I have a very simple issue that is driving me crazy. Basically I want to extract, via POI/DOCX4J libraries, docx paragraph structure and document outline. I did the same task with a normal doc document using the POI paragraph.getLvl() method. Is there a way to get the same result with a docx? How can I re-construct the entire TOC structure of the docx?


Solution:

I resolved in this way:

    Map headingMap = new HashMap();
    headingMap.put("heading 1", 1);
    headingMap.put("heading 2", 2);
    headingMap.put("heading 3", 3);
    headingMap.put("heading 4", 4);
    headingMap.put("heading 5", 5);
    headingMap.put("heading 6", 6);
    headingMap.put("heading 7", 7);
    headingMap.put("heading 8", 8);
    headingMap.put("heading 9", 9);
    
    Iterator<XWPFParagraph> iterator = docx.getParagraphsIterator();
    Styles styles = getStyle(completePath);

    while(iterator.hasNext()){
        XWPFParagraph p = iterator.next();

        if( p != null && p.getStyleID() != null){
            for (Style s : styles.getStyle()){
                if (p.getStyleID().equals(s.getStyleId()) && headingMap.containsKey(s.getName().getVal())){
                    StringBuffer text = new StringBuffer();
                    for(XWPFRun run : p.getRuns()) {
                        text.append(run.toString());
                    }
                }
            }
        }
    }
1
Does POI support .docx?duffymo
yes, POI supports Office Open XML Format (OOXML) and thus docxYoBre

1 Answers

2
votes

The outline level can be set directly on the paragraph, or in the style hierarchy, so your real challenge is navigating the style hierarchy to get it.

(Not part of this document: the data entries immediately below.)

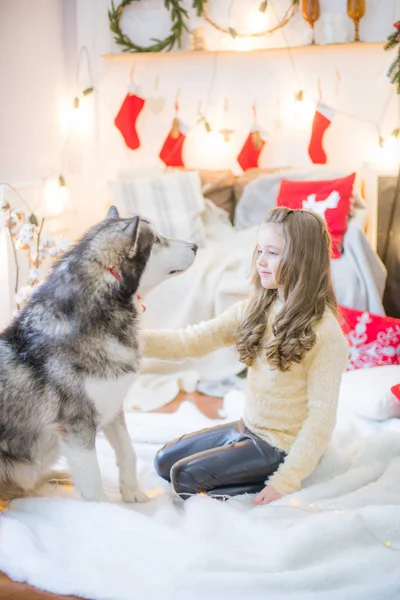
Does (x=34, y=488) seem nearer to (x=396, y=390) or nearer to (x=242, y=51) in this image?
(x=396, y=390)

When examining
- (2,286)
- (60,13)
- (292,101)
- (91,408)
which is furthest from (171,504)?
(60,13)

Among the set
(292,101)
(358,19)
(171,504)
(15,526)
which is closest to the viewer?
(15,526)

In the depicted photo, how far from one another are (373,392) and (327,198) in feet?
4.74

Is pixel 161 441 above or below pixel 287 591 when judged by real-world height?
below

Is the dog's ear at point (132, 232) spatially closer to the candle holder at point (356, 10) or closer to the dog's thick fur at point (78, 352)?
the dog's thick fur at point (78, 352)

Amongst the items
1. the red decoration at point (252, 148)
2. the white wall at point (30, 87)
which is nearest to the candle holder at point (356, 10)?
the red decoration at point (252, 148)

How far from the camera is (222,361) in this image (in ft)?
Result: 10.6

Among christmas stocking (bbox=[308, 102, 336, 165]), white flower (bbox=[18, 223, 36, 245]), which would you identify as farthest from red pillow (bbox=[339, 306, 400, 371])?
christmas stocking (bbox=[308, 102, 336, 165])

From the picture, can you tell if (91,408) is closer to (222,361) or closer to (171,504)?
(171,504)

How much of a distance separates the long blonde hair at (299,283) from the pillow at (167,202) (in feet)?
6.28

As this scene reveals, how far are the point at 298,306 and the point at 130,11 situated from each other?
129 inches

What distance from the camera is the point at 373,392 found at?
2.48 metres

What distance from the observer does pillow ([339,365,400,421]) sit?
2.41 m

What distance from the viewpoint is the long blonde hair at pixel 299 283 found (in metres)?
1.77
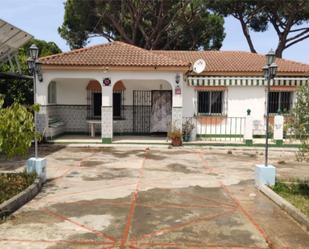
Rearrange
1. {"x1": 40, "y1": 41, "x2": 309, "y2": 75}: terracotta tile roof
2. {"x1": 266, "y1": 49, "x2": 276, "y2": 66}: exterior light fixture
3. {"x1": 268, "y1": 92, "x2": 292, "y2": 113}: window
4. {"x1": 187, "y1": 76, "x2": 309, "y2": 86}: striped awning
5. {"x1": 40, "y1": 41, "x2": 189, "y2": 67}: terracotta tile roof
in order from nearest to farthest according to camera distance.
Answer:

A paragraph which has outline level set directly on it will look like:

        <w:p>
            <w:pPr>
                <w:outlineLvl w:val="2"/>
            </w:pPr>

Assuming paragraph object p, in docx4j, it'll be p.getPPr().getOutlineLvl

If the level is defined on some style s, for example:

        <w:style w:type="paragraph" w:styleId="Heading2">
            <w:name w:val="heading 2"/>
            <w:basedOn w:val="Normal"/>
            <w:pPr>
                <w:outlineLvl w:val="1"/>
            </w:pPr>

you can get it using something like (ignoring looking at whatever style it may be basedOn):

private int getOutlineLvl(Style s) {
    // Heading 1 is lvl 0
    // There are 9 levels, so 9 will be lvl 8
    // So return 9 for normal text
    if (s==null
            || s.getPPr()==null) return 9;

    OutlineLvl outlineLvl = s.getPPr().getOutlineLvl();
    if (outlineLvl==null) return 9;
    return outlineLvl.getVal().intValue();
}

In that case, the paragraph's pPr will contain something like:

                    <w:pStyle w:val="Heading2"/>

You get the style name from there, then need to look it up in the Styles part. Have a look at the docx4j source code to see how to do this.

The other thing you need to know is how to iterate over the paragraphs. Assuming you're not interested in any inside tables, you can just use a for loop over mdp.getContent() where mdp is the main document part. See the docx4j cheat sheet for more.